On Monday, Tawadros flew to Armenia leading a delegation of 115 Egyptian journalists and Armenian expats to participate in the hundredth anniversary of the Armenian genocide in the capital Yerevan.
Historians estimate that up to 1.5 million Armenians were killed between 1915 and 1917 during the final days of the Ottoman Empire.
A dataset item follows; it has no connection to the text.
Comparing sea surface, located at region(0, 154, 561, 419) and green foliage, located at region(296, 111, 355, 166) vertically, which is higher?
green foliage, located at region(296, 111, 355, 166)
Armenians have long tried to secure international recognition of the massacres as genocide.
Speaking to Al-Ahram Arabic news website on the plane, Tawadros said his visit represents pure religious support from the Coptic Church to its brotherly Armenian Orthodox church.
French President François Hollande, Russian President Vladimir Putin and President of Cyprus Nicos Anastasiades are also expected to attend the memorial, among other heads of states.
Delegations from Syria, Lebanon, Iraq, Kuwait and UAE will also be present.
The Egyptian government and the Coptic Church have recently condemned Turkey's long-standing refusal to admit its crimes against the Armenian people.
Relations between Cairo and Ankara have soured since the ouster of Islamist President Mohamed Morsi, who was a close ally of Islamist Turkish President Recep Tayyib Erdogan.
The Turkish leader has insisted that the ouster of Morsi in July 2013 amounted to a military coup.
Meanwhile, Egypt has accused Erdogan of providing safe haven for members of the banned Muslim Brotherhood, the group from which Morsi hails.
The killings began after the Armenians were blamed for siding with the Russians during the ongoing world war one and the Young Turks, a movement of army officers who wanted to modernise the country, began a campaign to portray the Armenians as a kind of fifth column, a threat to the state.
Turkey, born from the remains of the Ottoman Empire, has vehemently denied a systematic mass killing of Armenians.
Armenia, which gained its independence in the aftermath of the fall of the former Soviet Union, has no diplomatic ties with Ankara due to animosity over accusations and denials on the issue.